EXERCISE TASK: Can you copy out every line of the data below exactly as it stands, leaving out the pictures?

SUPPLIED ENTRIES:
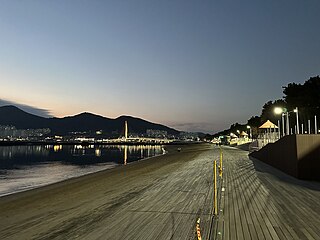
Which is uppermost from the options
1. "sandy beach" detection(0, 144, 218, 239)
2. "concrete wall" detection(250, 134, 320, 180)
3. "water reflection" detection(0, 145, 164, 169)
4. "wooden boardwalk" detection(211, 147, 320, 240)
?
"concrete wall" detection(250, 134, 320, 180)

REPLY:
Which is uppermost from the options
1. "sandy beach" detection(0, 144, 218, 239)
2. "concrete wall" detection(250, 134, 320, 180)
3. "water reflection" detection(0, 145, 164, 169)
4. "wooden boardwalk" detection(211, 147, 320, 240)
?
"concrete wall" detection(250, 134, 320, 180)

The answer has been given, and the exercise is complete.